Document segment
^^^^^^^^^^^^^^^^
By Tanya Lewis via LiveScience

In virtual reality, a virtual arm can feel like a real one.
CREDIT: © Mel Slater
The brain’s perception of the body may seem set in stone, but a new study shows the mind can be tricked into taking an entire virtual body for its own.
In 1998, neuroscientists Matthew Botvinick and Jonathan Cohen performed an experiment where they showed people a rubber hand being stroked with a paintbrush, while applying the same strokes to each person’s own, hidden hand. This gave people the feeling that the dummy hand was their own.
Scientists have since demonstrated the so-called rubber hand illusion for other body parts — and even whole bodies. Often this is done by putting people in virtual reality settings.
“It seems the brain, under certain conditions, quite easily accepts the idea that [a virtual body] is your body,” said study author Mel Slater, a computer scientist at the University of Barcelona. [Eye Tricks: Gallery of Visual Illusions]
In the new study, Slater and his colleagues investigated whether taking ownership of a full virtual body resulted in neglect of the real body.
^^^^^^^^^^^^^^^^
Supplied data
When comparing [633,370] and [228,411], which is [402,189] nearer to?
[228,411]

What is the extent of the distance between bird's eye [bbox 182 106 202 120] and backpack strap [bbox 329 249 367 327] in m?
^^^^^^^^^^^^^^^^
Aim of the exercise
Continue the article on virtual body illusions from the point where it stops, after the data.

Task result
Head-mounted display
Study participants wore head-mounted displays in which they saw a virtual body when they looked down at their real body. Half of the participants experienced a realistic body illusion, where the virtual body’s posture and movements matched those of their real body, while the other half experienced an unrealistic one, where the posture and movements didn’t match their own.
The researchers had the participants place their hand on a cooling device, and measured participants’ sensitivity to small changes in temperature as they experienced a realistic virtual body illusion or an unrealistic one.
During the rubber hand illusion, the real hand has been shown to cool down, suggesting the brain pays more attention to the rubber hand. The researchers suspected that if people were neglecting their real body in favor of the virtual one, sensitivity to temperature changes on their real hand would diminish.
But the opposite was true: People remained sensitive to temperature changes when they experienced a strong illusion that the virtual body belonged to them, and became less sensitive when the illusion was unrealistic. In other words, the better the illusion, the more aware people were of temperature changes in their real hand.
Related articles
- Jedi Mind Trick? Brain Thinks It Inhabits Virtual Body (livescience.com)
- Mistaken perceptions (deakinscicomm.wordpress.com)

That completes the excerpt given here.